PROLOGUE
 
Cato Neimoidia

Debout les mains derrière le dos, Juno Eclipse observait la planète Cato Neimoidia. Depuis le pont du Salvation, le vert brillant des forêts denses ressortait sur l’interminable fond noir parsemé d’étoiles. Cela lui rappela les autres planètes forestières quelle avait visitées au cours de sa carrière de pilote Impériale.

Callos avait été la première. C’est là quelle avait obéi aux ordres qui avaient décimé toute la biosphère de la planète.

Felucia avait été la suivante et elle l’avait laissée, elle aussi, empoisonnée dans son sillage.

Kashyyyk, la dernière, celle dont elle avait le plus de mal à se souvenir, n’avait pas été endommagée. En réalité, les chances de survie de ses forêts s’étaient considérablement améliorées suite à la destruction de la station orbitale qui menaçait de transformer tous les Wookiees en esclaves et d’intégrer à tout jamais la planète dans l’Empire. Les résolutions prises dans les ruines d’une hutte, au cœur de la jungle, où une poignée de personnes avaient juré de se rebeller contre l’Empereur et de libérer les milliards de milliards d’individus de la galaxie, allaient y contribuer. Avec un peu de chance, les forêts de Kashyyyk survivraient mais Juno s’était demandé comment elle-même pourrait s’en sortir. La douleur qu’elle avait ressentie était trop grande, le sentiment de perte trop profond. Tout lui rappelait cette part d’elle-même qui s’était réveillée sans prévenir, avant de mourir pour de bon. Son cœur battait avec une lourdeur qui n’était pas là avant – pas même quand elle avait été retenue prisonnière pendant des mois à bord de l’Empirique et qu’elle s’attendait à être exécutée à tout moment.

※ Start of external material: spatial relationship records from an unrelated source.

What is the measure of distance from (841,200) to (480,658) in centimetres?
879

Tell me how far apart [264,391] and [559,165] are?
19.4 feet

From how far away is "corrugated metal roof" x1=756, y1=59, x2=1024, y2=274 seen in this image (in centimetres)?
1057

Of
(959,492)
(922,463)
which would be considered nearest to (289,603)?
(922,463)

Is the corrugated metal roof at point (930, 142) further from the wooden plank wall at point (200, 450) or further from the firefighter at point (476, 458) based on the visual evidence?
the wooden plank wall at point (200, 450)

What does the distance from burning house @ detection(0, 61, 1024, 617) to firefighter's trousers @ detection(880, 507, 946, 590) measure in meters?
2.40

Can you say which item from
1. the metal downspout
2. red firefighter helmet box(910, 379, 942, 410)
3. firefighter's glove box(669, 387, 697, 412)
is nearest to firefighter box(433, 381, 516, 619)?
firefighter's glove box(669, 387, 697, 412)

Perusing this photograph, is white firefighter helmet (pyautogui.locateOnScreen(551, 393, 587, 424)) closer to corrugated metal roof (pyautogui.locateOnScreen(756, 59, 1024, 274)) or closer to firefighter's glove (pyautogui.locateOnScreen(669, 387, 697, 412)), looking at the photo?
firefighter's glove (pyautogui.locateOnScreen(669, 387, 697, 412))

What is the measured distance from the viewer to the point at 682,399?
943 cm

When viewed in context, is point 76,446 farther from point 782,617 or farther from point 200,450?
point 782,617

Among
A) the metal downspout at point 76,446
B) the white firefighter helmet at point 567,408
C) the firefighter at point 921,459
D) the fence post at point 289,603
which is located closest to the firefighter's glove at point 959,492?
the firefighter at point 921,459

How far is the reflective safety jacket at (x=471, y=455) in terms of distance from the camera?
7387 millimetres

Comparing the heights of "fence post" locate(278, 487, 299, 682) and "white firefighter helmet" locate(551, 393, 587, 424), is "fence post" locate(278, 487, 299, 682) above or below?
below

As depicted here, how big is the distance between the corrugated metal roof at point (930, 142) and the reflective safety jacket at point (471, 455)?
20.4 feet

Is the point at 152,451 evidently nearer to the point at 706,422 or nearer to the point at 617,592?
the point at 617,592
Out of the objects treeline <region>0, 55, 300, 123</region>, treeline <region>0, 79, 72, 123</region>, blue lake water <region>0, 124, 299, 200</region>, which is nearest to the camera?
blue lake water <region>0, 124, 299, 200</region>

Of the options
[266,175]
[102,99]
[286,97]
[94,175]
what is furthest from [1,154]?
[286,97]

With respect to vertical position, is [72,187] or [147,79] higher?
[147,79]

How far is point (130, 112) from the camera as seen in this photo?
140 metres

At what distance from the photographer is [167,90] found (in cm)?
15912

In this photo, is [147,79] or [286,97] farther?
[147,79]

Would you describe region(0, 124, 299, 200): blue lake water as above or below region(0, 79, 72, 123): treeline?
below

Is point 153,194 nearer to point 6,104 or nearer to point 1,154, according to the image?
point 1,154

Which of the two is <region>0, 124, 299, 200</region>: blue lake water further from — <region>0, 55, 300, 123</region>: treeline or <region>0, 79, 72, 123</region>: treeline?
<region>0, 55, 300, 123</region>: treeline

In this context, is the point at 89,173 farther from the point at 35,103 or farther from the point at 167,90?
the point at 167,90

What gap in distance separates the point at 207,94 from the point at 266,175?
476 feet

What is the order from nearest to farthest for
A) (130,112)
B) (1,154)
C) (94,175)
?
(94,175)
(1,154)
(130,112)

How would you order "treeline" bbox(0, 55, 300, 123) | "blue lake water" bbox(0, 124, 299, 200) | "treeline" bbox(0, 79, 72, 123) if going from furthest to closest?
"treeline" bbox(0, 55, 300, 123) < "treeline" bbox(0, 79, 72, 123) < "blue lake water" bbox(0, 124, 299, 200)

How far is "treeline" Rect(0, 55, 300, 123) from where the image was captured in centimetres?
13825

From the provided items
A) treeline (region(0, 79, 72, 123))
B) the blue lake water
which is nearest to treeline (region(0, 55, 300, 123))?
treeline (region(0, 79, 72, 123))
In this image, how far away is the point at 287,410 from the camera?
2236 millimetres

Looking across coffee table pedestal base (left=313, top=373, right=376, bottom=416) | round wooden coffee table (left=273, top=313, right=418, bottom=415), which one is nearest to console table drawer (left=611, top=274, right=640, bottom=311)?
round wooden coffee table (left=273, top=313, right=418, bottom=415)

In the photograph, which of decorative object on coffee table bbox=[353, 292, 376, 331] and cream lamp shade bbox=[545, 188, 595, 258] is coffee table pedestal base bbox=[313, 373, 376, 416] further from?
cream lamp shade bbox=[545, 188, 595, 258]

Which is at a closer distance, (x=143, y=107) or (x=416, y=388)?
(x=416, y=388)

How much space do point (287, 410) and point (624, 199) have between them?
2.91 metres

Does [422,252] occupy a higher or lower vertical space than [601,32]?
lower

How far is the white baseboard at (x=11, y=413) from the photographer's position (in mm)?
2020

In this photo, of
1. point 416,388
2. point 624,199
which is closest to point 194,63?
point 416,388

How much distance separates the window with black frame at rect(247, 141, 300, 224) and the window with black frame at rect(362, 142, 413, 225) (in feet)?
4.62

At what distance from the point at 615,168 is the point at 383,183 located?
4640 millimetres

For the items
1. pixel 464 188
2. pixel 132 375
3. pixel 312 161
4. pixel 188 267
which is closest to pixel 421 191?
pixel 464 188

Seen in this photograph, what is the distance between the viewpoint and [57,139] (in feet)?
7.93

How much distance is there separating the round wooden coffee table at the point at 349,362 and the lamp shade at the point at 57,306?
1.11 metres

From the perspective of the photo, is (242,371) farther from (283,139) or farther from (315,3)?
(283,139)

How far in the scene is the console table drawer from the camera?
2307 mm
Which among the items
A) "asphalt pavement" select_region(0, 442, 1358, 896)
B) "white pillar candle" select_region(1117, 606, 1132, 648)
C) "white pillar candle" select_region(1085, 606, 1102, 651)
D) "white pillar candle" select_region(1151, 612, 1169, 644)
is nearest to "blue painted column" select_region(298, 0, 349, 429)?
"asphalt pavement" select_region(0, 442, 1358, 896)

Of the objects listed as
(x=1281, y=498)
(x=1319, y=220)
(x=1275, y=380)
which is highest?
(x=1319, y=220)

Parfois, elle se réveillait la nuit et elle sentait encore ses lèvres contre les siennes. Ils ne s’étaient embrassés qu’une fois mais le souvenir était gravé dans sa mémoire. Il était mort et elle continuait à vivre. Une année entière s’était écoulée avant qu’elle ne sente qu’elle pourrait s’en remettre. Alors pourquoi laissait-elle des arbres la perturber à présent ?

Elle se ressaisit. Juno Eclipse avait d’autres chats à fouetter.

— Excusez-moi, capitaine, aboya une voix à ses côtés. Nos droïdes-sondes ont détecté une perturbation atmosphérique à proximité de la cible.

Elle détourna son regard du panorama pour faire face à son commandant en second, un Bothan.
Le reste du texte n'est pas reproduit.